Drawdown Is Not Safe From Bankruptcy.
Last month, the Court of Appeal ruled that an Income Payments Order (IPO) could not be placed on uncrystallised pension funds.
Headlines read that our personal pension plans (PPP) and our self-invested personal pension plans (SIPP) were safe from being seized by the Trustee in Bankruptcy (TIB) if you are declared bankrupt. This effectively confirms an earlier ruling by the High Court and also the Welfare Reform and the Pensions Act 1999, where pension funds that are not in payment are protected from creditors.
Again, this set is thinking.
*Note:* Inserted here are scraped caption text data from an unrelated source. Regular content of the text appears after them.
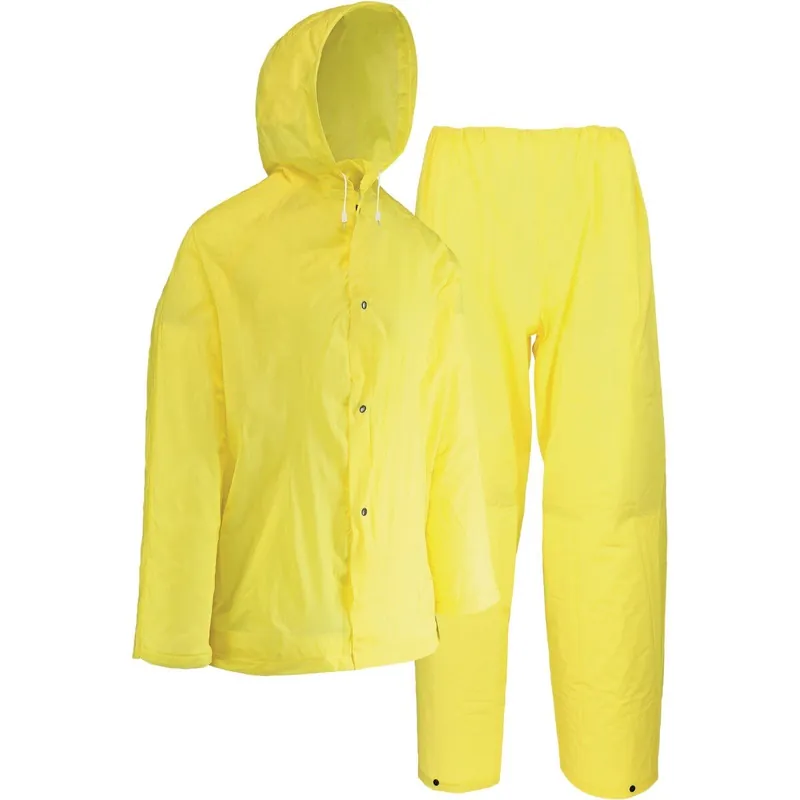 West Chester 44110/XL 2-Piece Yellow EVA Rain Suit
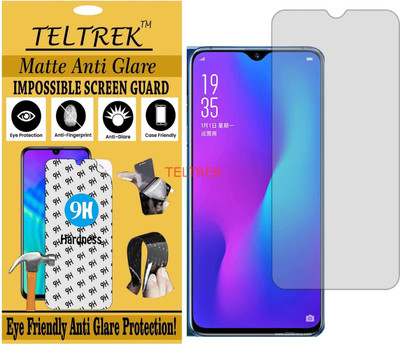 TELTREK Tempered Glass Guard for OPPO R17 (Matte Flexible Shatterproof)(Pack of 1)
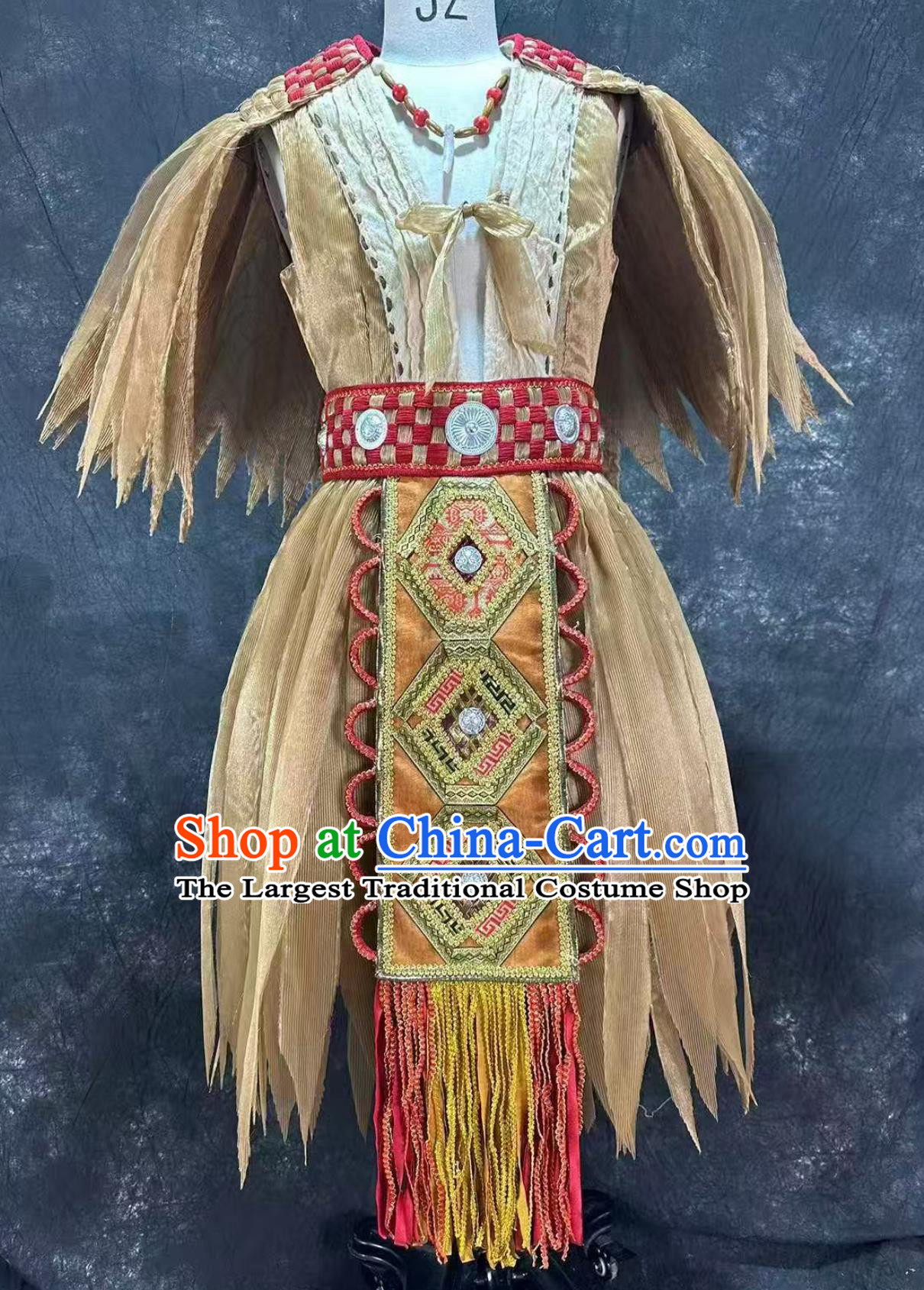 Dong Ethnic Dance Costume Chinese Minority Performance Attire Miao Dance Clothing for Men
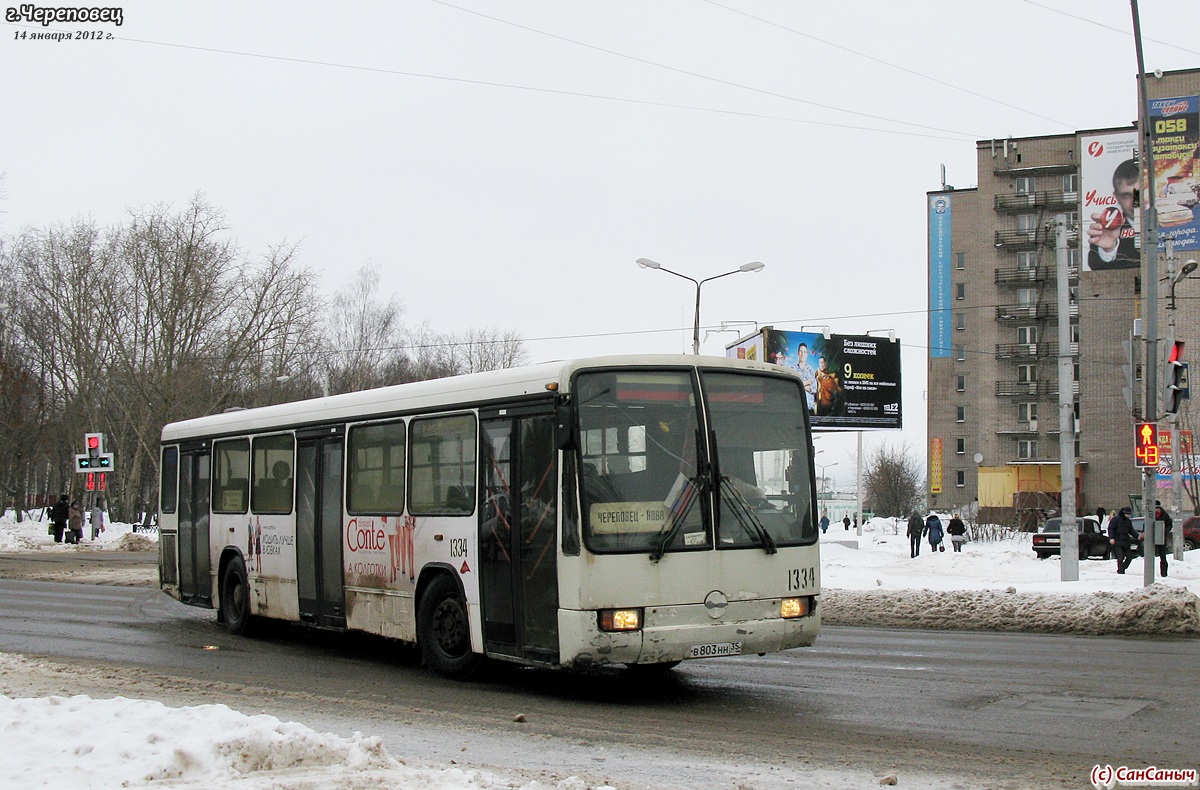 Вологодская область, Mercedes-Benz O345 № 1334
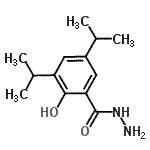 structure of CAS# 30991-43-6, 2-Hydroxy-3,5-Diisopropylbenzohydrazide;2-hydroxy-3,5-di(propan-2-yl)benzohydrazide;MFCD03423144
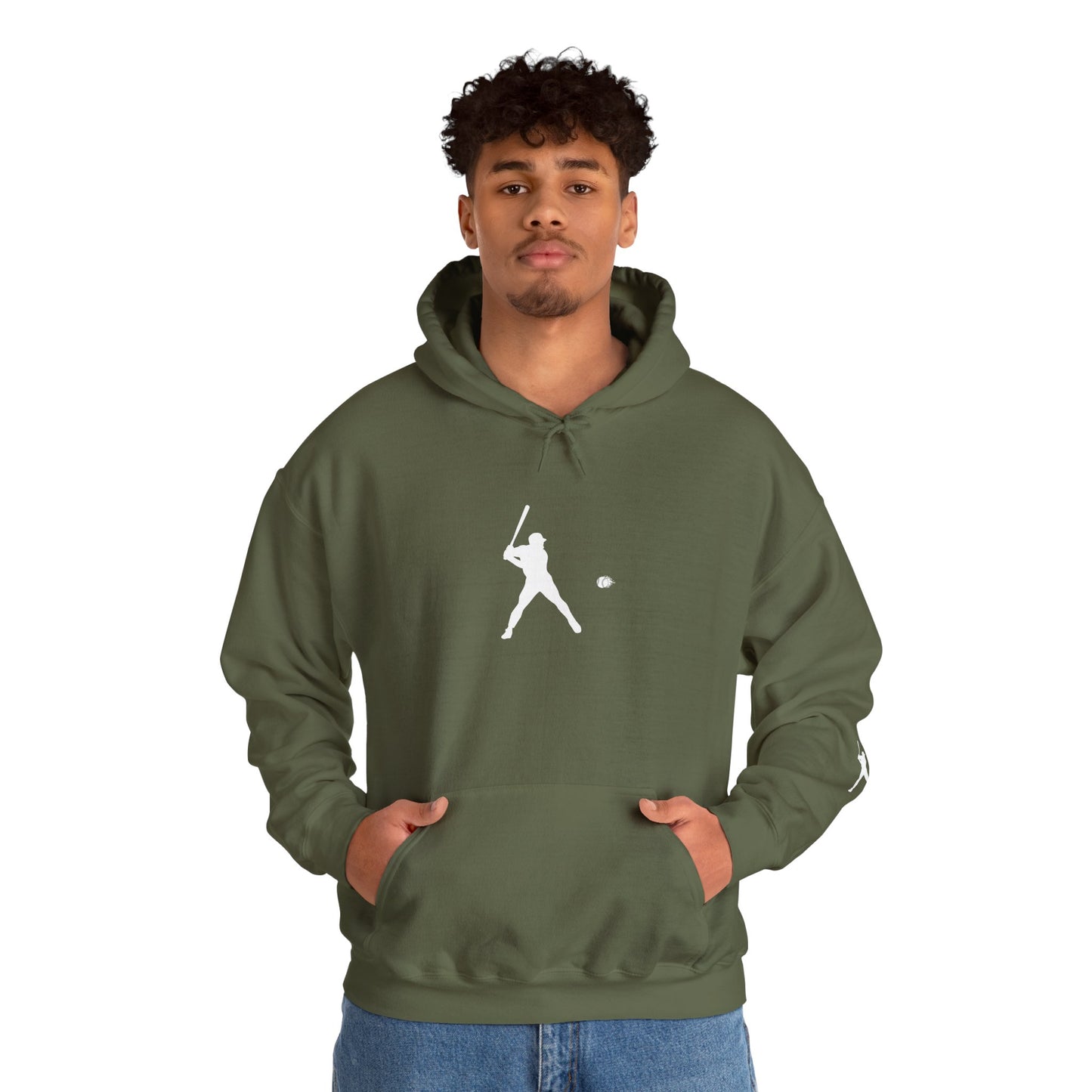 Sporty Unisex Baseball Hooded Sweatshirt, Casual Hoodie for Athletes, Perfect for Gifts, Comfy Streetwear, Ideal for Sports Events, Personal Use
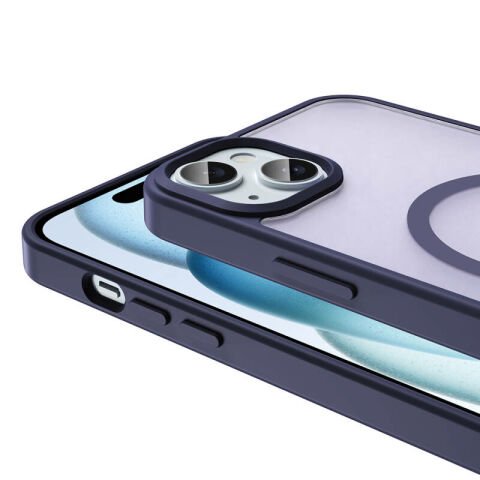 Apple iPhone 14 Kılıf Magsafe Şarj Özellikli Mat Arka Yüzey Patinda Sio Kapak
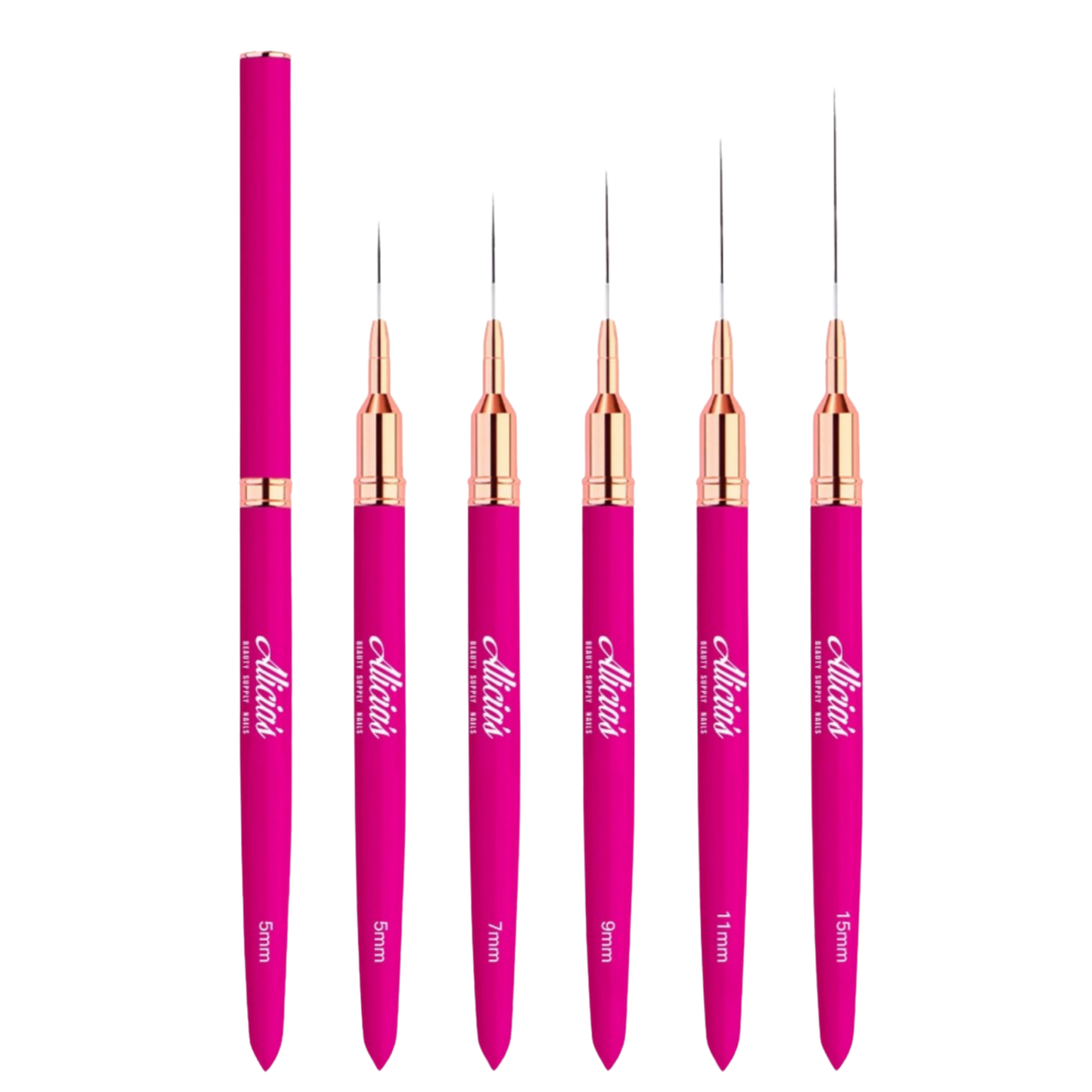Alicia’s 5-Piece Pink Nail Art Liner Brush Set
An uncrystallised pension fund is one where you have not taken any benefits from it e.g. lump sum.
The issue now is that more and more people are accessing some or all of their lump sum or other amounts from the remaining pension fund via flexible access drawdown rules that started in April 2015. Flexible drawdown is a crystallised pension benefit i.e. you have legally retired from the scheme.
This means that if you are declared bankrupt and you have accessed the lump sum from your pension fund then the whole of your remaining pension fund could be subject to an IPO.
What can I do to protect my pension?
We suggest if youown a business that is struggling or you are getting yourself into personal debt with potentially heading towards a bankruptcy outcome then you should adopt two approaches to your pension fund:
Phased Flexible Pension Drawdown
Imagine your pension fund has been divided into 1000 mini pension policies. These are known as clusters or segments. If you need to access funds from your pension, only cash in the segments that you need. This will mean that part of your pension fund is then crystallised and could be the subject of an IPO but the remaining clusters/segments that have not been accessed i.e. remain uncrystallised are protected from your creditors. This is phased flexible drawdown.